Pull every line from the listing below that contains the string "instances", and copy each one unchanged in its original order.

--- Input ---

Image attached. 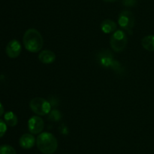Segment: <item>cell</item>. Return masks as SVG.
Listing matches in <instances>:
<instances>
[{
  "mask_svg": "<svg viewBox=\"0 0 154 154\" xmlns=\"http://www.w3.org/2000/svg\"><path fill=\"white\" fill-rule=\"evenodd\" d=\"M24 47L27 51L36 53L41 51L43 46V38L41 33L34 28L29 29L23 37Z\"/></svg>",
  "mask_w": 154,
  "mask_h": 154,
  "instance_id": "6da1fadb",
  "label": "cell"
},
{
  "mask_svg": "<svg viewBox=\"0 0 154 154\" xmlns=\"http://www.w3.org/2000/svg\"><path fill=\"white\" fill-rule=\"evenodd\" d=\"M36 145L40 152L44 154H52L58 147V142L53 134L42 132L36 139Z\"/></svg>",
  "mask_w": 154,
  "mask_h": 154,
  "instance_id": "7a4b0ae2",
  "label": "cell"
},
{
  "mask_svg": "<svg viewBox=\"0 0 154 154\" xmlns=\"http://www.w3.org/2000/svg\"><path fill=\"white\" fill-rule=\"evenodd\" d=\"M30 109L38 116H46L50 113L51 105L49 101L43 98H35L29 103Z\"/></svg>",
  "mask_w": 154,
  "mask_h": 154,
  "instance_id": "3957f363",
  "label": "cell"
},
{
  "mask_svg": "<svg viewBox=\"0 0 154 154\" xmlns=\"http://www.w3.org/2000/svg\"><path fill=\"white\" fill-rule=\"evenodd\" d=\"M127 36L123 30H117L113 33L110 39V45L112 49L116 52L123 51L127 45Z\"/></svg>",
  "mask_w": 154,
  "mask_h": 154,
  "instance_id": "277c9868",
  "label": "cell"
},
{
  "mask_svg": "<svg viewBox=\"0 0 154 154\" xmlns=\"http://www.w3.org/2000/svg\"><path fill=\"white\" fill-rule=\"evenodd\" d=\"M118 24L123 30L129 31L135 25V16L129 10H124L119 14Z\"/></svg>",
  "mask_w": 154,
  "mask_h": 154,
  "instance_id": "5b68a950",
  "label": "cell"
},
{
  "mask_svg": "<svg viewBox=\"0 0 154 154\" xmlns=\"http://www.w3.org/2000/svg\"><path fill=\"white\" fill-rule=\"evenodd\" d=\"M45 127V122L43 119L38 116H33L29 119L28 128L29 131L33 134H38L42 133Z\"/></svg>",
  "mask_w": 154,
  "mask_h": 154,
  "instance_id": "8992f818",
  "label": "cell"
},
{
  "mask_svg": "<svg viewBox=\"0 0 154 154\" xmlns=\"http://www.w3.org/2000/svg\"><path fill=\"white\" fill-rule=\"evenodd\" d=\"M22 47L17 39L11 40L6 46V54L11 58H16L20 54Z\"/></svg>",
  "mask_w": 154,
  "mask_h": 154,
  "instance_id": "52a82bcc",
  "label": "cell"
},
{
  "mask_svg": "<svg viewBox=\"0 0 154 154\" xmlns=\"http://www.w3.org/2000/svg\"><path fill=\"white\" fill-rule=\"evenodd\" d=\"M99 63L104 67H113L115 60H114L112 54L110 51H104L99 53L98 55Z\"/></svg>",
  "mask_w": 154,
  "mask_h": 154,
  "instance_id": "ba28073f",
  "label": "cell"
},
{
  "mask_svg": "<svg viewBox=\"0 0 154 154\" xmlns=\"http://www.w3.org/2000/svg\"><path fill=\"white\" fill-rule=\"evenodd\" d=\"M35 138L34 136L31 134H23L19 140L20 146L22 148L26 149H29L32 148L35 144Z\"/></svg>",
  "mask_w": 154,
  "mask_h": 154,
  "instance_id": "9c48e42d",
  "label": "cell"
},
{
  "mask_svg": "<svg viewBox=\"0 0 154 154\" xmlns=\"http://www.w3.org/2000/svg\"><path fill=\"white\" fill-rule=\"evenodd\" d=\"M38 59L42 63L45 64L52 63L56 60V55L52 51L50 50H44L38 54Z\"/></svg>",
  "mask_w": 154,
  "mask_h": 154,
  "instance_id": "30bf717a",
  "label": "cell"
},
{
  "mask_svg": "<svg viewBox=\"0 0 154 154\" xmlns=\"http://www.w3.org/2000/svg\"><path fill=\"white\" fill-rule=\"evenodd\" d=\"M101 30L105 33H114L117 30V24L114 21L110 19H106L103 21L101 24Z\"/></svg>",
  "mask_w": 154,
  "mask_h": 154,
  "instance_id": "8fae6325",
  "label": "cell"
},
{
  "mask_svg": "<svg viewBox=\"0 0 154 154\" xmlns=\"http://www.w3.org/2000/svg\"><path fill=\"white\" fill-rule=\"evenodd\" d=\"M141 45L144 49L149 51H154V36L153 35H149L143 38L141 40Z\"/></svg>",
  "mask_w": 154,
  "mask_h": 154,
  "instance_id": "7c38bea8",
  "label": "cell"
},
{
  "mask_svg": "<svg viewBox=\"0 0 154 154\" xmlns=\"http://www.w3.org/2000/svg\"><path fill=\"white\" fill-rule=\"evenodd\" d=\"M4 119L5 123L11 127L16 126L18 122L17 116L11 111L5 113V114L4 116Z\"/></svg>",
  "mask_w": 154,
  "mask_h": 154,
  "instance_id": "4fadbf2b",
  "label": "cell"
},
{
  "mask_svg": "<svg viewBox=\"0 0 154 154\" xmlns=\"http://www.w3.org/2000/svg\"><path fill=\"white\" fill-rule=\"evenodd\" d=\"M0 154H16L14 148L8 144L0 146Z\"/></svg>",
  "mask_w": 154,
  "mask_h": 154,
  "instance_id": "5bb4252c",
  "label": "cell"
},
{
  "mask_svg": "<svg viewBox=\"0 0 154 154\" xmlns=\"http://www.w3.org/2000/svg\"><path fill=\"white\" fill-rule=\"evenodd\" d=\"M62 116L61 113L59 110H54L50 113L49 116H48V119L51 121H54V122H57V121L60 120Z\"/></svg>",
  "mask_w": 154,
  "mask_h": 154,
  "instance_id": "9a60e30c",
  "label": "cell"
},
{
  "mask_svg": "<svg viewBox=\"0 0 154 154\" xmlns=\"http://www.w3.org/2000/svg\"><path fill=\"white\" fill-rule=\"evenodd\" d=\"M6 131H7V124L2 119H0V137L5 135Z\"/></svg>",
  "mask_w": 154,
  "mask_h": 154,
  "instance_id": "2e32d148",
  "label": "cell"
},
{
  "mask_svg": "<svg viewBox=\"0 0 154 154\" xmlns=\"http://www.w3.org/2000/svg\"><path fill=\"white\" fill-rule=\"evenodd\" d=\"M122 3L123 5L127 6V7H133L136 5L137 0H123Z\"/></svg>",
  "mask_w": 154,
  "mask_h": 154,
  "instance_id": "e0dca14e",
  "label": "cell"
},
{
  "mask_svg": "<svg viewBox=\"0 0 154 154\" xmlns=\"http://www.w3.org/2000/svg\"><path fill=\"white\" fill-rule=\"evenodd\" d=\"M4 113V107H3V105L2 104V103L0 102V116H2Z\"/></svg>",
  "mask_w": 154,
  "mask_h": 154,
  "instance_id": "ac0fdd59",
  "label": "cell"
},
{
  "mask_svg": "<svg viewBox=\"0 0 154 154\" xmlns=\"http://www.w3.org/2000/svg\"><path fill=\"white\" fill-rule=\"evenodd\" d=\"M103 1L106 2H114L117 1V0H103Z\"/></svg>",
  "mask_w": 154,
  "mask_h": 154,
  "instance_id": "d6986e66",
  "label": "cell"
},
{
  "mask_svg": "<svg viewBox=\"0 0 154 154\" xmlns=\"http://www.w3.org/2000/svg\"><path fill=\"white\" fill-rule=\"evenodd\" d=\"M66 154H67V153H66Z\"/></svg>",
  "mask_w": 154,
  "mask_h": 154,
  "instance_id": "ffe728a7",
  "label": "cell"
}]
</instances>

---

- _Task response_
Listing matches in <instances>:
<instances>
</instances>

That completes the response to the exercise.